* **Directive**:
Reproduce the data from the line with "From x1=56 y1=45" through the final line, changing every "outstretched wing" to "extended wing" and keeping everything else the same.

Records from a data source
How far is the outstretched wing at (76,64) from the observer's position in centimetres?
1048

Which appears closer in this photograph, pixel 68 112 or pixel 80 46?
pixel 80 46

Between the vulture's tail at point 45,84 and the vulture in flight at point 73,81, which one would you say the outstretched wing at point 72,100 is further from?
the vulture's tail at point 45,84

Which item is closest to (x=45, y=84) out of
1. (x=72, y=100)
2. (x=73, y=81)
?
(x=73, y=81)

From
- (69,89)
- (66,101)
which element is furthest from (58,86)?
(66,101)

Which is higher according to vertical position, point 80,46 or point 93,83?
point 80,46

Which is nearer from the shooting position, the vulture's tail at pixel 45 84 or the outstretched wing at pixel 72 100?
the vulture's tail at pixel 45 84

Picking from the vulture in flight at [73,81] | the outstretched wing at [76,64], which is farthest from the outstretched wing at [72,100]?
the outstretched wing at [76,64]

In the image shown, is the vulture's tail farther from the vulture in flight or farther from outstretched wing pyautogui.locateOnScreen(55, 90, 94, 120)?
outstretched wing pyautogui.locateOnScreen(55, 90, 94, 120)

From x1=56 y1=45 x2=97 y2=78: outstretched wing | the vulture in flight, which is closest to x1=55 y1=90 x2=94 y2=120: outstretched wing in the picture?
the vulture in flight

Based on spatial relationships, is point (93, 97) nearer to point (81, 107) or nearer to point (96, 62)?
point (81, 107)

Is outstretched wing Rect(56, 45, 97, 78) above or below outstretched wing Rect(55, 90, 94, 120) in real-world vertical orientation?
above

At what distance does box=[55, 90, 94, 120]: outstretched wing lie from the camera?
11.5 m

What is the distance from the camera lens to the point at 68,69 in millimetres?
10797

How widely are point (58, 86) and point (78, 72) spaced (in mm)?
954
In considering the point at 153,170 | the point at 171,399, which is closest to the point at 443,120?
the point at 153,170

* **Task output**:
From x1=56 y1=45 x2=97 y2=78: extended wing | the vulture in flight, which is closest to x1=55 y1=90 x2=94 y2=120: extended wing in the picture?
the vulture in flight

Based on spatial relationships, is point (93, 97) nearer to point (81, 107) or nearer to point (96, 62)?
point (81, 107)

Is extended wing Rect(56, 45, 97, 78) above or below extended wing Rect(55, 90, 94, 120) in real-world vertical orientation?
above

At what distance does box=[55, 90, 94, 120]: extended wing lie from the camera?
11.5 m

What is the distance from the camera lens to the point at 68,69 in millimetres?
10797

How widely are point (58, 86) and point (78, 72) spaced (in mm)?
954
In considering the point at 153,170 | the point at 171,399, which is closest to the point at 443,120?
the point at 153,170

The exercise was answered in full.